Still Layla carried on speaking.
‘Well, you should rest while we are in Australia,’ Layla said. ‘You deserve to have a holiday too.’
‘Layla!’ Jamila’s shrewd eyes narrowed as she rubbed oil into Layla’s long black mane of hair. ‘What are you up to?’
‘Nothing.’ Layla shrugged her bony shoulders. ‘I just think that it would be nice for you to have a chance to rest and relax.’
Layla said no more, but she was worried about how her plans might affect Jamila, who was old and very set in her ways.
Trinity and Zahid, Layla had decided, would just have to bear the chaos of her actions. After all, they had had their fun—but poor Jamila…
Layla swallowed and dismissed the gnaw of discontent. She certainly wasn’t going to change her plans to spare a servant’s feelings.
‘You are too thin,’ Jamila said as she looked at Layla’s skinny knees jutting up out of the water, her slender arms wrapped around them.
‘Jamila,’ Layla said, ‘I could fill this bath and you would still say that I was too thin. Do you remember when I was a baby and always hungry and you said that I was too fat?’
Jamila’s hand paused as she went to rinse Layla’s hair—Layla should not remember those times. Jamila thought of those little fat legs and arms and her round belly. Layla had been such an angry, demanding baby and toddler. She had begged for attention from her father and it had been denied her as he’d grieved deeply for Annan, the late Queen. Jamila had tried to comfort the little princess with food, feeding her cream, honey, anything that might stop the relentless sobs that filled the palace.
Such sad, sad times.
‘Let us get you dressed,’ Jamila said, quickly finishing Layla’s hair. ‘Your father wishes to speak with you before you leave.’

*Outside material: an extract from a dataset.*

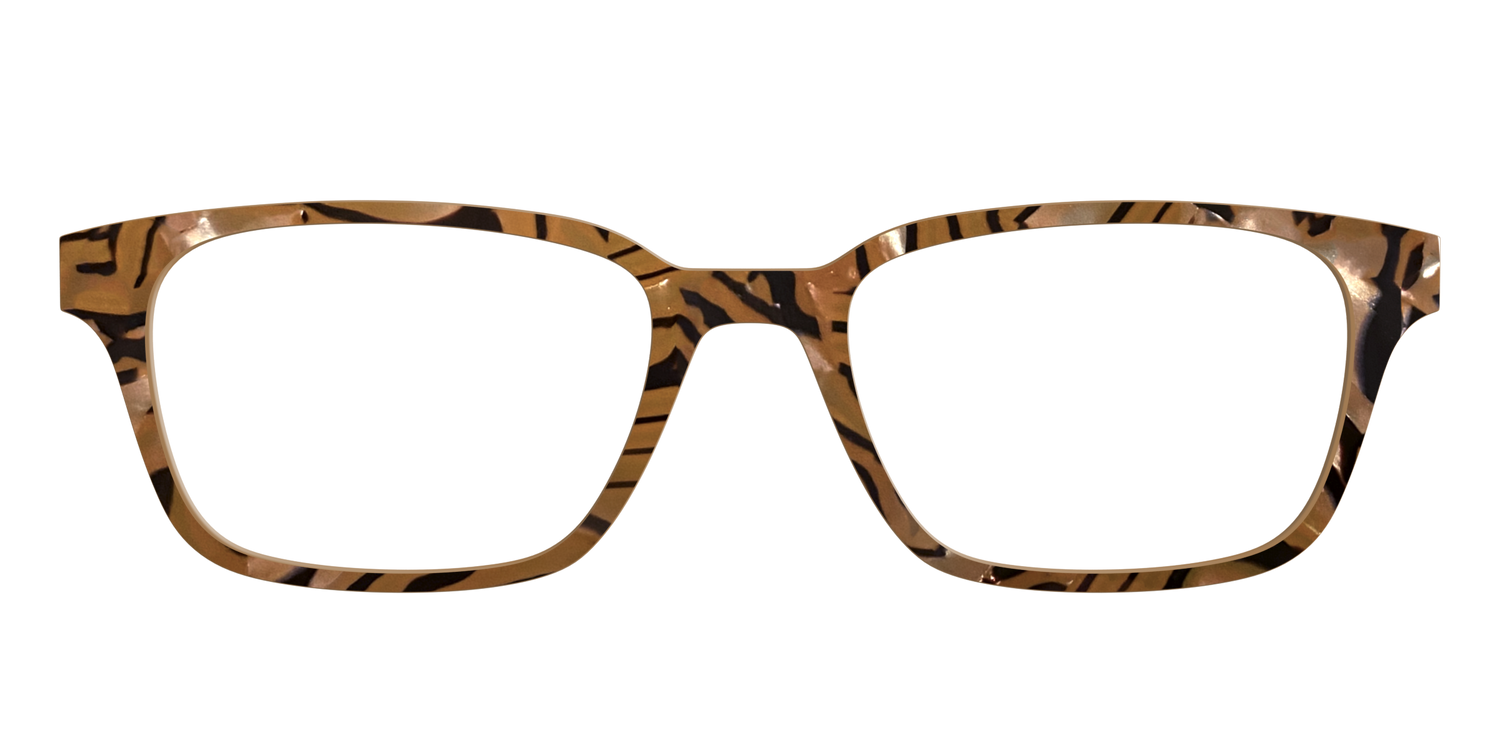 The Driftwood Pearl Marble - Front Top Image - Pair Eyewear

Layla had chosen a simple burnt orange cotton tunic for the journey, but Jamila prepared a silver robe and silver jewelled slippers for her to wear on her arrival as there would be some dignitaries to greet them. Her fingers, toes and ears were dressed in pretty jewels, and her long black hair was tied in a low bun which was worn at the side of her head.
‘Dismissed,’ Layla said to Jamila, and then frowned when still she stood there.

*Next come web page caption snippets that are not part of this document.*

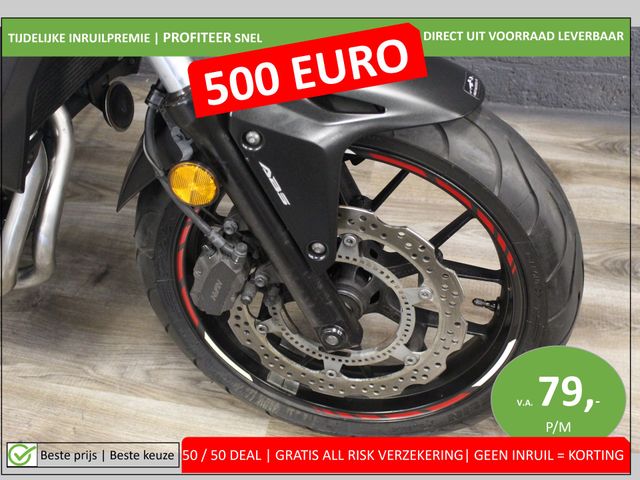 honda - cb-500-x---abs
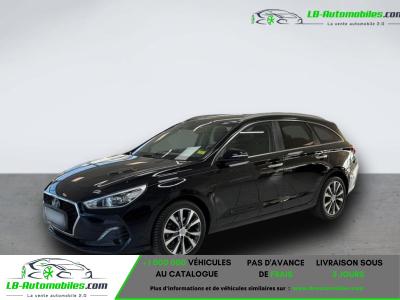Hyundai I30 SW 1.4 T-GDi 140 BVA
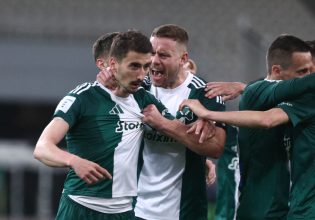 Ο Τζούρισιτς που «άλλαξε το ματς» και ο Μπρινιόλι που τα άκουσε από τον κόσμο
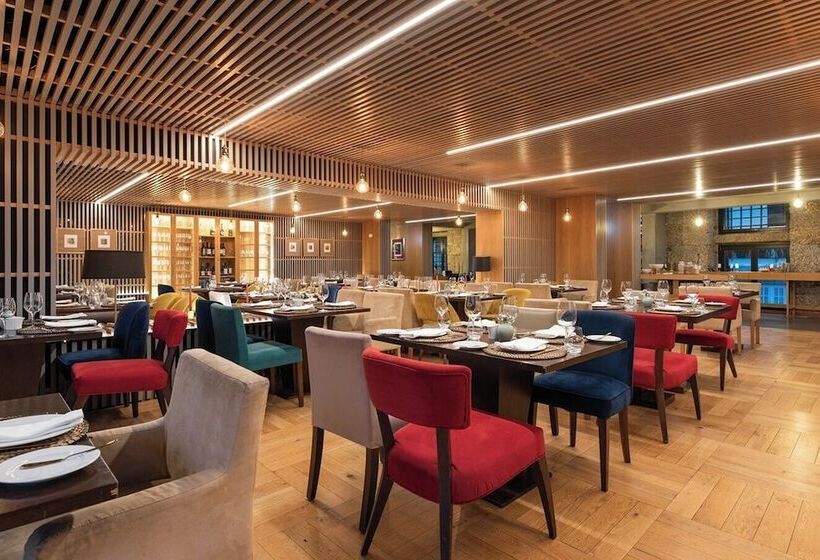 בית מלון כפרי Eurostars Santa Luzia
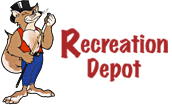 RecDepot is the best source for recreation products for your home. We offer Billiards, Home Theater, Gaming Tables,Entertainment products and a full Hobby Shop.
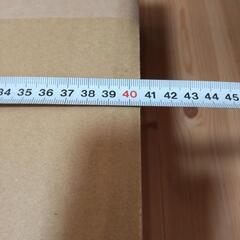 ❰未使用❱段ボール10枚セット×4の画像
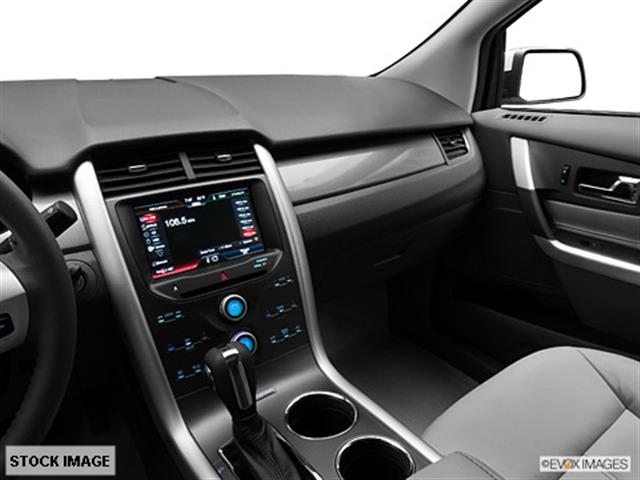 2012 Ford Edge SE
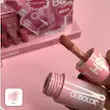 رژگونه مایع Olibolla مدل Dewy Blush
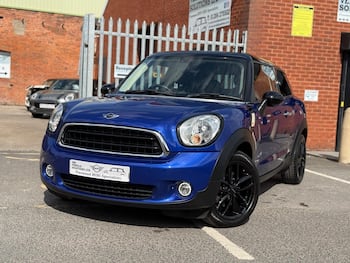 Used MINI Paceman 2015 for sale - 79634186: Photo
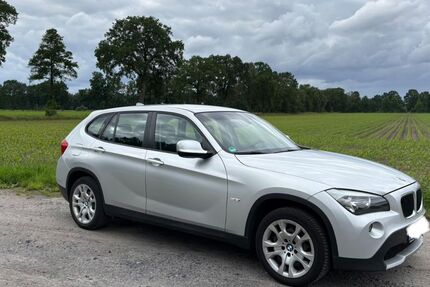 BMW X1 137.400 km 8.690 &euro; Reken 48734
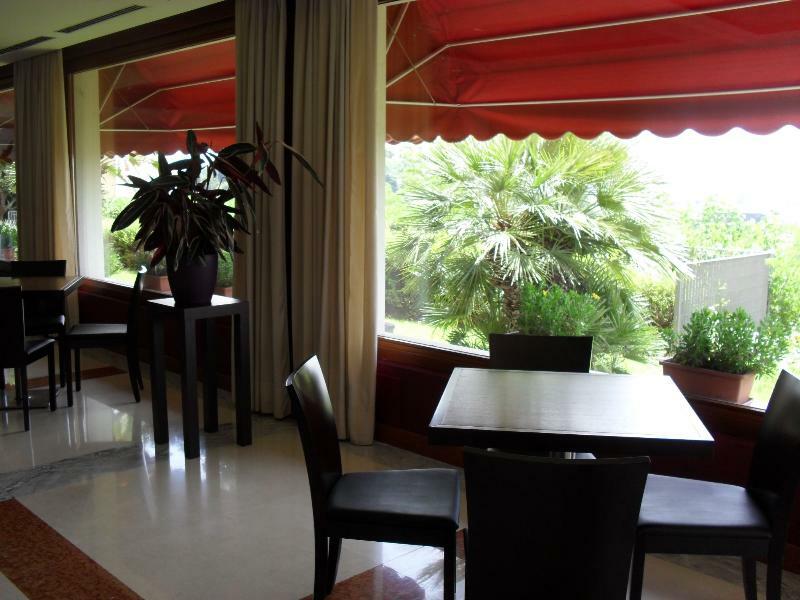 Hotel Eurocongressi Cavaion Veronese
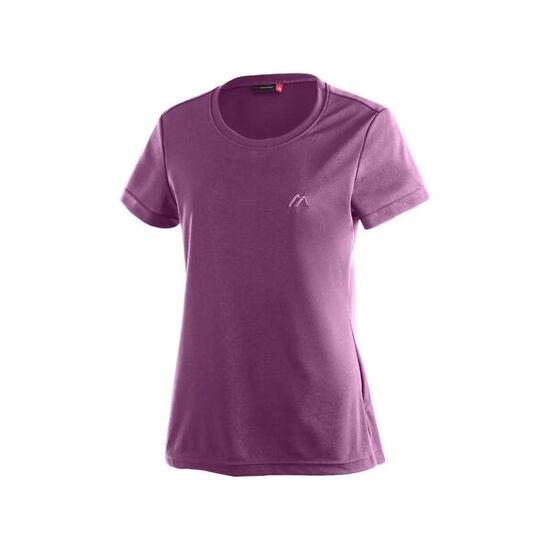 T-shirt femme Maier Sports Waltraud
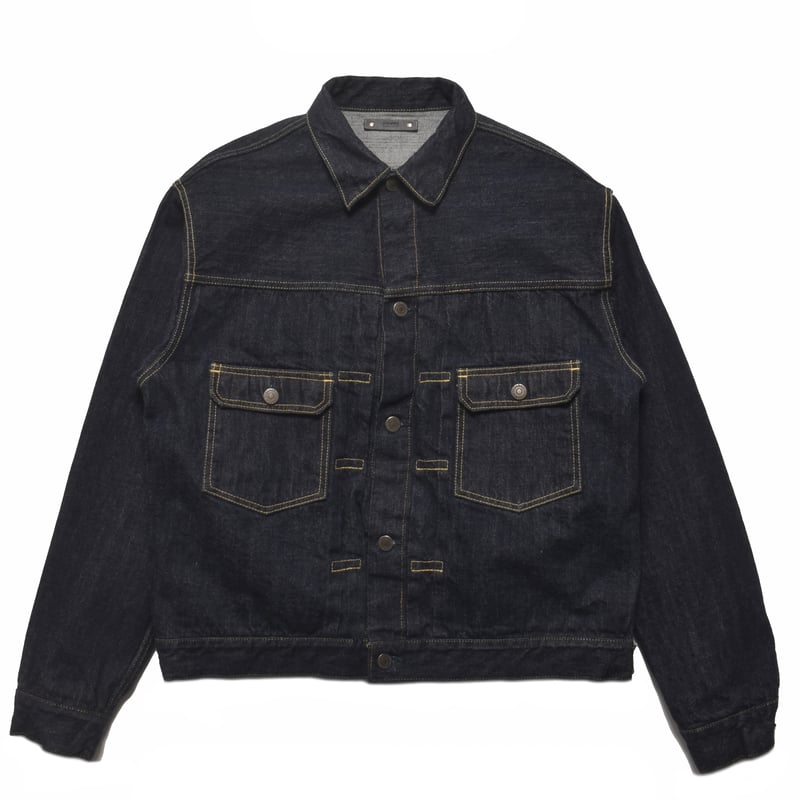 mmoption デニム mmoption black damage denim pants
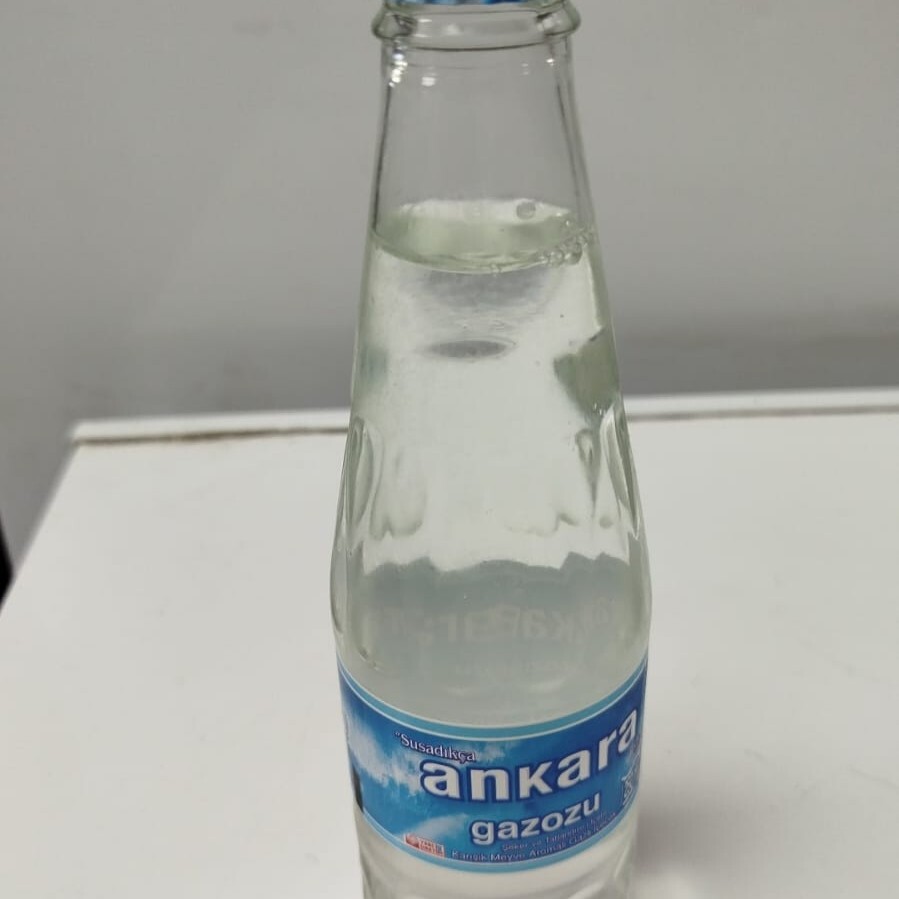 Ankara Gazoz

‘You will listen to what your father has to say, won’t you?’ Jamila asked, for she too was worried at the thought of Layla beyond the palace walls.
‘Dismissed, Jamila,’ Layla said.
Alone, Layla stepped out onto the balcony. The sun was starting to set and the sky was a fiery orange. The desert was like molten gold and it was a sight to behold, a view that she loved, and yet she knew there was more. She looked up to the sky, through which she would soon be being carried to her long-awaited adventure.
She knew she was being bad, and yet she had tried so hard to be good.
Once this was over she would be good for ever, Layla vowed.
This was her last chance.
Four years ago, when she was twenty, Layla had been dressed in white and gold and led down the stairs to walk into a room and select her husband from the men who knelt there.